Um dos aspectos mais importantes desta situação é o facto de, pela primeira vez, o aparelhamento técnico da percepção não incidir privilegiadamente na visão, mas antes num modelo multisensorial. É curioso relembrar que Benjamin falava já duma necessária perda de relevância da visão, a respeito do próprio cinema. A novidade do cinema, enquanto dispositivo óptico, era a de que ele possuía uma «qualidade táctil», a qual advinha sobretudo da técnica da montagem. Ora, o mais importante é que, para Benjamin, esta nova qualidade perceptiva respondia a uma necessidade histórica da própria experiência humana pois, como diz: «as tarefas que são apresentadas ao aparelho de percepção humana, em épocas de mudança histórica, não podem ser resolvidas por meios apenas visuais, ou seja da contemplação. Elas só são dominadas gradualmente, pelo hábito, após a aproximação da recepção táctil»[9]. É importante notar que, ainda hoje, as «alterações no medium da percepção» (para usar a expressão de Benjamin), continuam a pôr na ordem do dia a perda da centralidade da visão e uma certa revalorização do táctil, como se desta reconfiguração da sensorialidade humana dependesse, de facto, como sugeria Benjamin, a possibilidade de nos posicionarmos relativamente às transformações radicais da nossa experiência, em vez de sermos delas meros espectadores.

 

É um facto que o modo de hierarquização e de organização das tarefas da percepção não constituem uma condição puramente biológica, dada à partida, e que a sua forma histórica decide, a cada momento, aspectos fundamentais da nossa experiência. No caso do olho, Jonhatan Crary mostra bem que a visão moderna consistiu fundamentalmente num conjunto de técnicas para constuir o sujeito em observador[10]. Deste processo fez parte, precisamente, a dissociação entre o tacto e o acto de ver, que se encontravam ainda integrados no caso da concepção clássica da visão. Distinção e sobrevalorização da visão, de consequências determinantes em termos científicos, filosóficos e políticos. Boa parte do pensamento crítico moderno tem consistido, aliás, no desmascaramento desta centralidade da visão, como teoria, panóptico ou espectáculo. Em A sociedade do Espectáculo, também Debord relaciona a imposição do «espectáculo» com a sobrevalorização da visão, em detrimento dos outros sentidos, nomeadamente o do tacto: «Uma vez que a função do espectáculo é a de fazer com que o mundo deixe de ser directamente perceptível, para ser visto através de diversas mediações, é inevitável que procurasse elevar o sentido humano da visão ao lugar especial que era anteriormente ocupado pelo tacto; a visão, como o mais abstracto dos sentidos, e o mais facilmente enganado, é hoje naturalmente o sentido mais prontamente adaptável à abstracção generalizada da sociedade»[11].

 

Neste ponto largamente consciencializado - o dos efeitos preversos da centralidade da visão -  muitos parecem estar, pois, de acordo.  E o entusiasmo actual em torno do multimedia, do hipermedia e a sua culminação no desejo de imersão total tem ainda, como programa implícito, uma superação dessa centralidade da visão.
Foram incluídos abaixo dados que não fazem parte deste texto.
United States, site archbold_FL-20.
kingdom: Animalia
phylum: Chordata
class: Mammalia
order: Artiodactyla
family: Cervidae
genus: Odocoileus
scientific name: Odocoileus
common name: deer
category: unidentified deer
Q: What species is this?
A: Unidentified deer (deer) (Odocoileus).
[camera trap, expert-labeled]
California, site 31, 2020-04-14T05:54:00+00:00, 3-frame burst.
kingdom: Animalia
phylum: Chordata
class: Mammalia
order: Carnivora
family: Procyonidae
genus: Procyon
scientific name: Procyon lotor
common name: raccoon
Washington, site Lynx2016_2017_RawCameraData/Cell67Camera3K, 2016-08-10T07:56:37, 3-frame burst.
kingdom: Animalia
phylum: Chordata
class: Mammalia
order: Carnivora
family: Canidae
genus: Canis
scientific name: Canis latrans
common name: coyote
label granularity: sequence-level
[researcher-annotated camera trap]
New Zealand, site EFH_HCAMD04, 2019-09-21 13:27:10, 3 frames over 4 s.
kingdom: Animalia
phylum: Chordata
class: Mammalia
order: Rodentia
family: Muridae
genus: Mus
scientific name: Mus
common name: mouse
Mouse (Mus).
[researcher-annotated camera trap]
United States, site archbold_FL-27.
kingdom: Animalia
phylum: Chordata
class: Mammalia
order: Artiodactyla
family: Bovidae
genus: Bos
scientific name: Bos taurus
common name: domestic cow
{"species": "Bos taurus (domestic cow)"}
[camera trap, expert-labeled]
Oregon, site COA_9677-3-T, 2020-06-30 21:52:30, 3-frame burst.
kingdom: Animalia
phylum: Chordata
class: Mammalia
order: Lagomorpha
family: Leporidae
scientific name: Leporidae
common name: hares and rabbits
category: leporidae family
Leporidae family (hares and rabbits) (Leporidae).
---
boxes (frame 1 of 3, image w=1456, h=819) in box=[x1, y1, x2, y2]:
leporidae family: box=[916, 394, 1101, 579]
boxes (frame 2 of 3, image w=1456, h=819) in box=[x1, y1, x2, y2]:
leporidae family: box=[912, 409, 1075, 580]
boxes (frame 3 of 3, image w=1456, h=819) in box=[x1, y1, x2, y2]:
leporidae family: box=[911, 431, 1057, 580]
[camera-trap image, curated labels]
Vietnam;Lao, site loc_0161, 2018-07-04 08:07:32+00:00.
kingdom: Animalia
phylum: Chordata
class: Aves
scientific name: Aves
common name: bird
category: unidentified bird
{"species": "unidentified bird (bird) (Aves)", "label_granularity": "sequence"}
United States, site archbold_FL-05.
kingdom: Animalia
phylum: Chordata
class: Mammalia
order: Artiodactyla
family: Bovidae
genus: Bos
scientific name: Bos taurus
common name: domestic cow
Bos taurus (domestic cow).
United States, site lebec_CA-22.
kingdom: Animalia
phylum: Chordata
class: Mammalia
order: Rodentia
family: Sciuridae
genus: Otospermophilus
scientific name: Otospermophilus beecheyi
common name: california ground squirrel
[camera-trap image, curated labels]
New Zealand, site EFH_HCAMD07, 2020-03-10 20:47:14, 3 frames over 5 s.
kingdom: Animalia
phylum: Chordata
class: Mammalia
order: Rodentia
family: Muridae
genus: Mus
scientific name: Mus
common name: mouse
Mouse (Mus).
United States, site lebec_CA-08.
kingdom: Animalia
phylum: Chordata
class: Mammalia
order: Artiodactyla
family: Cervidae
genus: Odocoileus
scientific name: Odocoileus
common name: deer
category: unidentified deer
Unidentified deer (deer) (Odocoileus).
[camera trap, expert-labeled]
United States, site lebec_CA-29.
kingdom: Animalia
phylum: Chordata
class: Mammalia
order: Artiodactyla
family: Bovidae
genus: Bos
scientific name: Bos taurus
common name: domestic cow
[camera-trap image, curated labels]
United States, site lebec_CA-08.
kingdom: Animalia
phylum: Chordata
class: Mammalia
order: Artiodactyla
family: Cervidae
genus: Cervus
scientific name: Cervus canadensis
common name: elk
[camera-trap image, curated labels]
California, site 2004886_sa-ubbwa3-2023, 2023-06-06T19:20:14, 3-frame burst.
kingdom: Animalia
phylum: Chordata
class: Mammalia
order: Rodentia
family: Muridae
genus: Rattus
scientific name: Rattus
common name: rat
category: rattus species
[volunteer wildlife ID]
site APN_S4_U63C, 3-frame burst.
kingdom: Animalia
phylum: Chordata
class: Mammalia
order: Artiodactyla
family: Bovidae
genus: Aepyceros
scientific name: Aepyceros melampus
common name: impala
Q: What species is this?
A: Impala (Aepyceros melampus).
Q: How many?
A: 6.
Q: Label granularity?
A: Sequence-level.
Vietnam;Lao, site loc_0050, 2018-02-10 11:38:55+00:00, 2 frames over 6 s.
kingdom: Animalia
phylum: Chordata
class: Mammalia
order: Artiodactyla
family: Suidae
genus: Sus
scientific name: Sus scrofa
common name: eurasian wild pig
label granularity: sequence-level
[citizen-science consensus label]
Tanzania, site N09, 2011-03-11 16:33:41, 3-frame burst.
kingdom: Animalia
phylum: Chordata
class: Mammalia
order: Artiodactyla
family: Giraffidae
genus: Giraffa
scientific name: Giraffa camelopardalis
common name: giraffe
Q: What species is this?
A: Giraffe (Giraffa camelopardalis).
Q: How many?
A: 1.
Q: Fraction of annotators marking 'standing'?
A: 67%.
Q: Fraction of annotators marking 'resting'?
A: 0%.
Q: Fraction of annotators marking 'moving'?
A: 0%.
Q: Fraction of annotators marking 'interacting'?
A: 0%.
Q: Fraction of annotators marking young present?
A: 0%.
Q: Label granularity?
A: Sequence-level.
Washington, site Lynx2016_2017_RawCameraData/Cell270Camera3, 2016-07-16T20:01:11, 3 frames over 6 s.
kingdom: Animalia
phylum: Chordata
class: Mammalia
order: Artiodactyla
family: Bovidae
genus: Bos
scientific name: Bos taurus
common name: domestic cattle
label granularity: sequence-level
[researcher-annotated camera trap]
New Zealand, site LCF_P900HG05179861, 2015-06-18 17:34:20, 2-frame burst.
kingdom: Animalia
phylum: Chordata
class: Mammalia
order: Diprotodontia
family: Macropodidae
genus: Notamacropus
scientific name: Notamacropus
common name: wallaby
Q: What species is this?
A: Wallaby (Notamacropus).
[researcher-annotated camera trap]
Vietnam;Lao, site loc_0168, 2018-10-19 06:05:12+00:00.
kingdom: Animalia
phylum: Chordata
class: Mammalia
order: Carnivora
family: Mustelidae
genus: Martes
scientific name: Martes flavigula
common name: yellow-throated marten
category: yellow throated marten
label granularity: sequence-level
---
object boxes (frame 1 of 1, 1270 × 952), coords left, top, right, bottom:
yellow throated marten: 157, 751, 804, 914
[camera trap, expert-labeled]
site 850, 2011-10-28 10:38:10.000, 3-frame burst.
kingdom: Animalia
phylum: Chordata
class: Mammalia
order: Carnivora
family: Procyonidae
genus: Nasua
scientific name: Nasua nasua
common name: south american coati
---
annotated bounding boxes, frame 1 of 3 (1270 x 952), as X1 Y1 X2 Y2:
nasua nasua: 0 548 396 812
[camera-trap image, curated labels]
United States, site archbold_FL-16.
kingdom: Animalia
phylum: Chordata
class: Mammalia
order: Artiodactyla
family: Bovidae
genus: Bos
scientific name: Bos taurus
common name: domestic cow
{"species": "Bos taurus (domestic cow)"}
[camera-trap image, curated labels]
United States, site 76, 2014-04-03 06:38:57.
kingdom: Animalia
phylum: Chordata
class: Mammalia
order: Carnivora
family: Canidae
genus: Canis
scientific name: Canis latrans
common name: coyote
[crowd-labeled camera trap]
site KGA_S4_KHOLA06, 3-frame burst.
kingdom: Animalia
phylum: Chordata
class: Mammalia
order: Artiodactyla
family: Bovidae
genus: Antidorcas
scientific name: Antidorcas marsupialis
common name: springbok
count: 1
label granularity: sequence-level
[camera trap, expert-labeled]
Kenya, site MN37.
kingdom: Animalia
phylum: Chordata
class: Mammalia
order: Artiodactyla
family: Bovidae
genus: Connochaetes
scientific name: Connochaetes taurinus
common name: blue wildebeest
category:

Os interfaces sensoriais multiplicam-se e as «técnicas do observador» são pelo menos complementadas por um conjunto de «técnicas do utilizador», que tornam o espectador, não propriamente activo, mas menos puramente retiniano. Em consequência, o espectáculo, conjuntamente maquinado pelo espectador,  parece sofrer um efeito de implosão num espaço caótico, que vai dissolvendo a topologia rígida do palco, dos bastidores e da plateia. Neste programa tecnológico assume assim particular relevância, não apenas o acrescento da interactvidade, mas a implicação de outras dimensões da percepção, na certeza de que o «espectáculo» não cederá lugar à «participação» pela simples introdução de mecanismos partilhados de controlo ou manipulação dos novos media, exigindo ainda a introdução, no sistema, de uma sensorialidade complexa, estimulável e reactiva, isto é, a sua transformação numa espécie de ecosistema tecnológico. O projecto que David Rokeby desenvolve desde 1983, e que intitula «Very Nervous System», (desenvolvidada  desde 1983), é bem significativo deste tipo de preocupações. Centrado num conjunto de diversas interacções não-visuais, usa nomeadamente o som e o movimento para produzir um sistema altamente «sensível», no qual a percepção tecnicamente mediada parece adquirir uma nova tangibilidade.  

 

A maior parte das actuais propostas multimedia interactivas continuam, no entanto, a não dispensar o ecrã e a exibir efeitos fundamentalmente visuais, mesmo quando há diversos tipos de interfaces envolvidos. É o caso da famosa visita a uma cidade que percorremos visualmente, ao mesmo tempo que pedalamos numa bibicleta fixa diante de um enorme ecrã (de Jeffrey Shaw), das plantas virtuais que vemos crescer a um gesto nosso (de Christa Sommer e Laurent Mignonneau), ou dos objectos virtuais que, diante dos nossos olhos, resistem à força e à duração de um sopro (de Edmond Couchot). Dispositivos com os quais podemos interagir, de vários modos (gestos dos dedos, movimentos dos braços, das pernas, do rosto, deslocações no espaço, etc…) sem contudo abandonarmos completamente o papel de espectadores. A aparente  multisensorialidade da estética informacional é assim desmentida por uma série de experiências interactivas que permanecem fundamentalmente visuais. Um projecto recentemente implementado na world wide web, «T-Vison»[12], assinala precisamente uma certa obsessão da visibilidade relativamente ao ciberespaço. Nesta proposta, o utilizador manipula a figura de um globo terrestre apresentado no ecrã, composta de um conjunto de imagens de satélite e de fotos aéreas. Cada uma delas permite um zoom que nos mergulha na visão de conjunto de uma cidade, de uma das suas ruas, ou mesmo, do interior de uma das suas casas, levando-nos acompanhar, em tempo real, o registo permanente de uma câmara video. Mesmo os sistemas de construção de «ambientes virtuais» são ainda «basicamente, aparelhos de visão», no dizer de Simon Penny. Isto é, uma «metaforização do espaço digital no interior do visível»[13], como revelam inclusivamente algumas das suas operações mais sofisticada, tais como a experiência de elevação ou da perda de peso, que se resumem afinal na experiência de uma espécie de «flying eye».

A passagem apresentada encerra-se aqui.